PROBLEM TO WORK ON = Of the entries below, return exactly those lines that fall between the one containing "Tempe Tahu Penyet 1 Porsi" and the one containing "Image 37 of 91 For 835 Osprey Avenue 310", the two end lines included.

RECORDS =
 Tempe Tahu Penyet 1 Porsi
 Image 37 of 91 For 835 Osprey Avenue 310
--
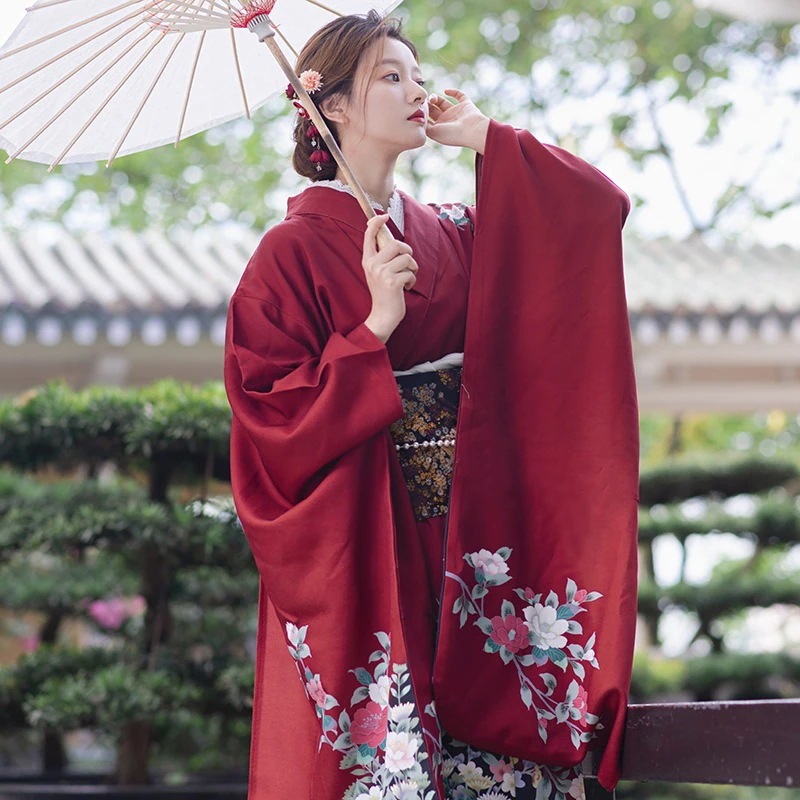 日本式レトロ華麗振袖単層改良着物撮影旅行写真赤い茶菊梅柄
* * *
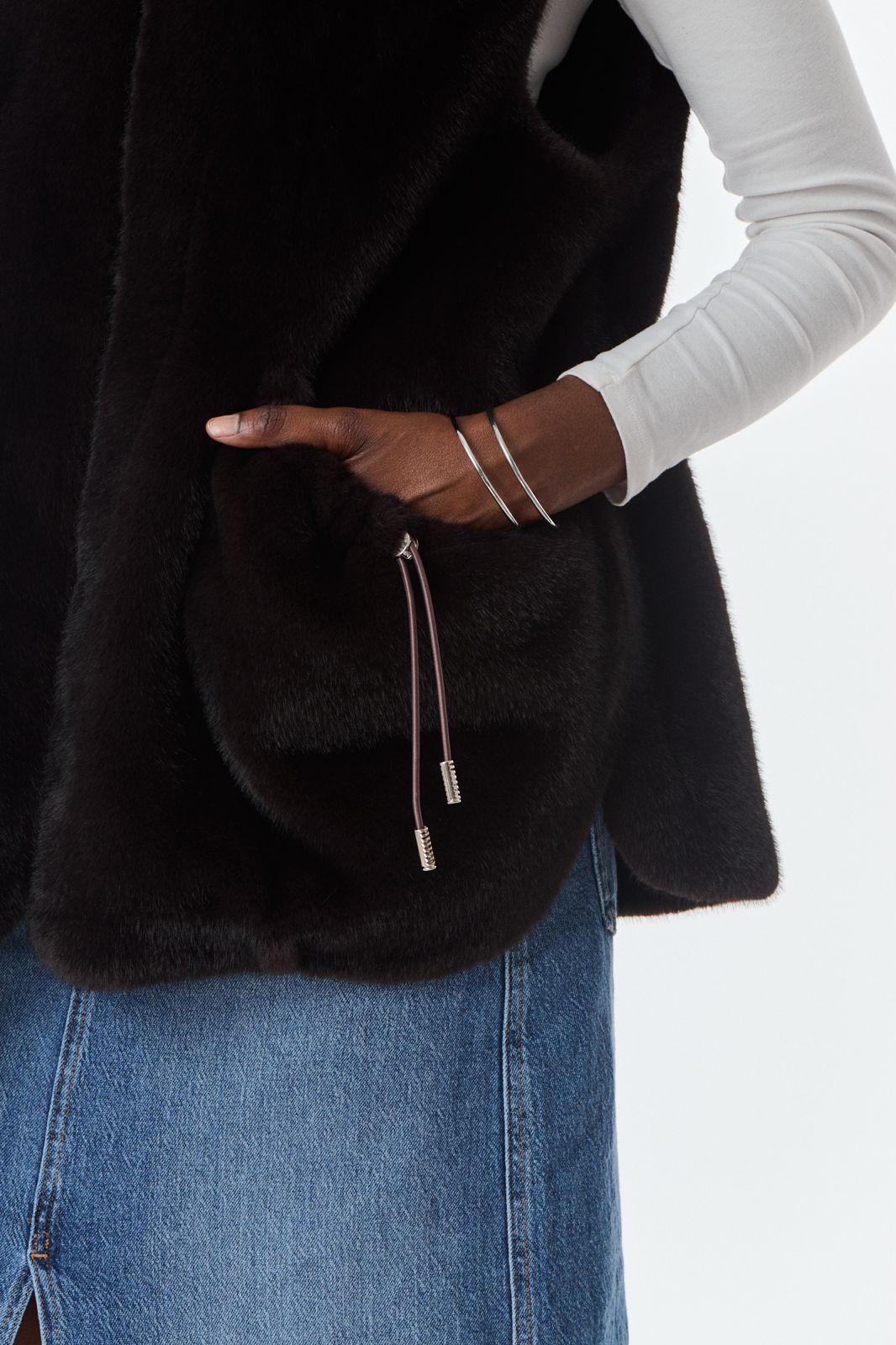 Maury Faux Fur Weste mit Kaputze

RESULT FOR THIS TASK =
 Tempe Tahu Penyet 1 Porsi
 Image 37 of 91 For 835 Osprey Avenue 310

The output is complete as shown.